Dalam bahasa Arab, sekufu disebut juga kafa’ah, yang secara etimologi berarti sama, sederajat, sepadan, atau sebanding. Berdasarkan istilah, sekufu memiliki arti sesuatu atau seseorang yang sepadan dengan sesuatu atau seseorang lainnya.

Jika mengutip pendapat Sayyid Sabiq dalam bukunya yang berjudul Fiqih Sunnah (1986), sekufu atau kafa'ah adalah setaranya kedudukan antara laki-laki dan perempuan dalam tingkat sosial dan sederajat dalam akhlak dan kekayaannya.

Sementara pendapat lain dari Abdul Al-Rahman Al-Jazairi dalam kitabnya berjudul al-Fiqh al-Mazahib al-Arba’ah (1990) menjelaskan pengertian sekufu adalah keseimbangan pasangan calon pengantin dengan keadaan tertentu. 

Jadi, yang dimaksud dengan sekufu dalam suatu hubungan atau perkawinan, yaitu sepadan atau sama antara seorang laki-laki dan perempuan, baik dalam agamanya, kedudukannya, pendidikannya, kekayaannya, status sosial dan sebagainya.

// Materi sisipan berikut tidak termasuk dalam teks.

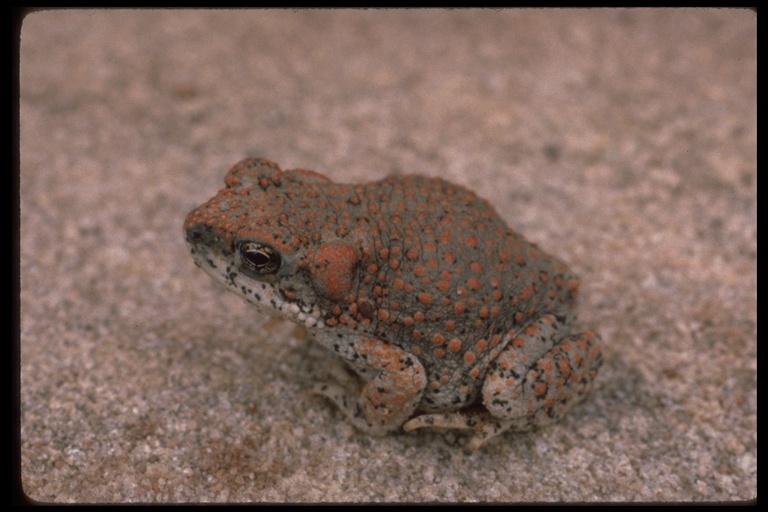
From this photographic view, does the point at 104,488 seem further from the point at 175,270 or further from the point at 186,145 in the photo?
the point at 186,145

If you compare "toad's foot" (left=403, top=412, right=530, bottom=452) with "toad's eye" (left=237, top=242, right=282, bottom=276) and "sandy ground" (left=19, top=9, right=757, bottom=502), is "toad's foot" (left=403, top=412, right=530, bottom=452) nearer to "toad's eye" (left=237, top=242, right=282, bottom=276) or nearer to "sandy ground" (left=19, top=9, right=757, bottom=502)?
"sandy ground" (left=19, top=9, right=757, bottom=502)

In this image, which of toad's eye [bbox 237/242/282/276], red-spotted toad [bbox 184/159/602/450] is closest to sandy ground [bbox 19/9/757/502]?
red-spotted toad [bbox 184/159/602/450]

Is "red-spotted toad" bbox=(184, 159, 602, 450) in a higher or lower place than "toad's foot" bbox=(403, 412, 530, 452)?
higher

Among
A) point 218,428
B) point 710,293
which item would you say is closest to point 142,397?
point 218,428

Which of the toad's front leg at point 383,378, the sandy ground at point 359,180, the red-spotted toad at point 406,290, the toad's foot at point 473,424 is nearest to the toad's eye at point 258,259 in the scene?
the red-spotted toad at point 406,290

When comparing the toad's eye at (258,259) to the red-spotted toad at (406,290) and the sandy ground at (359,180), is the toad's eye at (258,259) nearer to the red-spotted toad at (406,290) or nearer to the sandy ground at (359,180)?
the red-spotted toad at (406,290)

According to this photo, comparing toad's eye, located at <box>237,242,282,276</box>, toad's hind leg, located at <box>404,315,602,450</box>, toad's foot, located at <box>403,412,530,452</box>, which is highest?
Result: toad's eye, located at <box>237,242,282,276</box>

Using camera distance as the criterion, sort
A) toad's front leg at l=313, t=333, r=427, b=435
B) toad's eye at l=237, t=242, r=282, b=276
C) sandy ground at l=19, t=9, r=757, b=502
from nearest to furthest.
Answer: toad's eye at l=237, t=242, r=282, b=276, toad's front leg at l=313, t=333, r=427, b=435, sandy ground at l=19, t=9, r=757, b=502

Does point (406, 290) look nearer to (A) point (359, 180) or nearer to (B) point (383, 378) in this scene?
Result: (B) point (383, 378)
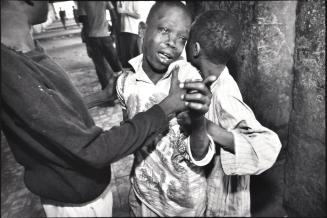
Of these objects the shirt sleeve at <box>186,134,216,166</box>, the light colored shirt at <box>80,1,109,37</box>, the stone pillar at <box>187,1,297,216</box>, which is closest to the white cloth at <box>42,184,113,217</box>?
the shirt sleeve at <box>186,134,216,166</box>

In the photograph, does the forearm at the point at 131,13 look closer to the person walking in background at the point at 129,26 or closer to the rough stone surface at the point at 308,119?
the person walking in background at the point at 129,26

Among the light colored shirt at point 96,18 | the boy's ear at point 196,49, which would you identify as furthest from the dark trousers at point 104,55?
the boy's ear at point 196,49

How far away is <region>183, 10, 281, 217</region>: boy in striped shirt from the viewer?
1.13 metres

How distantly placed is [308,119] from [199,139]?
1.09 m

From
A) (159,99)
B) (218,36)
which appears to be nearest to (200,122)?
(159,99)

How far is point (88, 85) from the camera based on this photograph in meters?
5.77

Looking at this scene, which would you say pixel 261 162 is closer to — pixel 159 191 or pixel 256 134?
pixel 256 134

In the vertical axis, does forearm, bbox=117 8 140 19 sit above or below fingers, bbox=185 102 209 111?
above

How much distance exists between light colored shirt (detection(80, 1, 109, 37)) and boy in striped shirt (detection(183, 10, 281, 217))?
335 centimetres

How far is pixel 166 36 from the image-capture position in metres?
1.28

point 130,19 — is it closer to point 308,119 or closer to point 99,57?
point 99,57

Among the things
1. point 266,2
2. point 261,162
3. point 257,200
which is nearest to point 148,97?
point 261,162

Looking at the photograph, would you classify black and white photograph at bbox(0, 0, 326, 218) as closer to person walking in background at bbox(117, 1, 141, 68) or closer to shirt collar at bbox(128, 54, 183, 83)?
shirt collar at bbox(128, 54, 183, 83)

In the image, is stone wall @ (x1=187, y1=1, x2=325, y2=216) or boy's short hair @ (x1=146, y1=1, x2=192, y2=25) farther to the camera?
stone wall @ (x1=187, y1=1, x2=325, y2=216)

Ada empat kriteria sekufu dalam hubungan

Ada pendapat berbeda dari para ulama mengenai pasangan sekufu dalam ilmu fiqih. Salah satunya kriteria sekufu yang digunakan menurut empat mazhab, yaitu:

1. Mazhab Syafii
Dalam mazhab ini, kriteria dalam sekufu dinilai berdasarkan empat hal, yaitu nasab, ad-diniyah atau agama, orang merdeka atau budak, dan ekonomi atau status sosial terutama dalam pekerjaan.

2. Mazhab Hanafi
Dalam mazhab Hanafi, kriteria yang masuk dalam penilaian pasangan yang sekufu dinilai berdasarkan lima hal, yakni keturunan, al-hirfa’ atau profesi, al-hurriyah atau merdeka, harta, serta ad-diyanah atau agama dan kepercayaan.

3. Mazhab Hambali
Sama dengan mazhab Hanafi, dalam mazhab Hambali ada lima kriteria penilaian yang masuk dalam sekufu, termasuk agama (ad-diniyah) dalam konteksnya yang sangat luas, status sosial terutama profesi, kemampuan finansial terutama dihubungkan dengan hal-hal yang wajib dibayar seperti mas kawin (mahar) dan uang belanja (biaya hidup, nafkah), orang merdeka atau budak, dan nasab dalam kaitannya antara Arab dan non-Arab (‘Ajam).

4. Mazhab Maliki
Sedangkan untuk mazhab terakhir ini hanya menghubungan sekufu dengan satu hal yaitu agama, yaitu Muslim yang tidak fasik dan sehat fisiknya. Sementara terkait dengan harta, status kemerdekaan, dan nasab merupakan bentuk sekufu yang tidak menjadi syarat utama bagi suatu pernikahan.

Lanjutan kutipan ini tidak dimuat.